SELECTED PASSAGE:
Wednesday, September 24, 2014

Collecting Spruce Roots

A single long spruce root
Collecting spruce roots is one of those fun jobs that is over all too quickly.  Spruce trees have long networks of straight roots shooting out in all directions from their bases.  These roots are just below the surface and easy to access.  Some are quite large but the ones with diameters between a pencil and a sharpie make good, durable lashing materials.  I need a few feet of spruce root lashing to sew a reproduction Beothuk birch bark quiver together.

You can see the muddy path
where the root came out of
the ground and dozens of
smaller criss-crossing roots
The easiest place to collect spruce roots are in clearings in the woods where there aren't a lot of low lying shrubs or small trees between the spruce trees.  A bit of moss and forest litter is no problem.  Sometimes you can see places where the roots are peeking above the ground, but I usually just pick a soft looking piece of ground in the middle of the clearing and kick the dirt off until I start to see reddish-orange roots.  The roots are everywhere, so it doesn't take long to find one.  Pick one that is more-or-less the right diameter and start pulling it up.  You can tug fairly hard on them, but if you feel like you might break it, you can always do a little digging to loosen the ground above it.  While you are pulling up one root, you'll probably expose dozens of others and two or three of them will be about the size you are looking for.  It becomes a game of trying to find the longest, straightest root, with the least forks in it.

It only took 10 or 15 minutes to collect this bundle of roots.  Once the bark is stripped and split there should be 100 feet or so of good lashing material.

Strip off the outer layer
You can use them right out of the ground as lashing if you are building something outdoors, like a lean-to or emergency shelter, but for smaller projects, you'll probably want to clean and split them.  Cleaning the outer bark of the roots is a little tedious, but its not too difficult.  If you are very careful you can use a knife to scrape through the reddish-orange outer layer.  Once the light coloured inside is exposed, you can peel off the outer rind in strips.  A sharp edged stick is a smart alternative to using a knife.  It is just as easy, a little safer, and less likely to inadvertently damage the root.  After the outer bark is stripped, the root will be a pale blond colour.

DATA EXCERPT:
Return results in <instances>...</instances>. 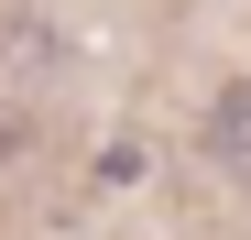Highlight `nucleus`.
<instances>
[{"mask_svg":"<svg viewBox=\"0 0 251 240\" xmlns=\"http://www.w3.org/2000/svg\"><path fill=\"white\" fill-rule=\"evenodd\" d=\"M207 153H219L229 186H251V76H229V88H219V109H207Z\"/></svg>","mask_w":251,"mask_h":240,"instance_id":"1","label":"nucleus"}]
</instances>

GIVEN PROBLEM A:
Answer these about the text on collecting spruce roots:
(i) Which root diameters make good lashing material?
(ii) How long did it take to collect the bundle of roots?
(iii) What tool is suggested as a safer alternative to a knife for stripping the outer bark?
GIVEN PROBLEM B:
Carry the spruce root text forward from its last sentence.

RESPONSE A:
(i) Roots with diameters between a pencil and a sharpie.
(ii) 10 or 15 minutes.
(iii) A sharp edged stick.

RESPONSE B:
Don't let the split run away from you,
keep pressure on both sides to keep
the split travelling down the middle
of the root.
Splitting the root down the middle will make it more flexible and less likely to kink as you use it.  To split the root, all you need to do is carefully cut a small slit in one end and start pulling the root apart into two equal halves.  Straighter roots without branches or forks are the easiest to split.  Once the split starts it is very quick and easy to make it grow the length of the root.  You want the split to run right down the middle of the root, so pull it apart slowly and if you see that it is starting to get a little thicker on one side, pull that side a little harder to coax the split back towards the middle.  Its hard to explain, but your fingers will know what to do.

Different diameter roots
give different sized
I don't want the roots to dry out too much before I use them over the next week or so, so I'm going to keep them in a cool dark place.  Which is easy to find in Newfoundland in September.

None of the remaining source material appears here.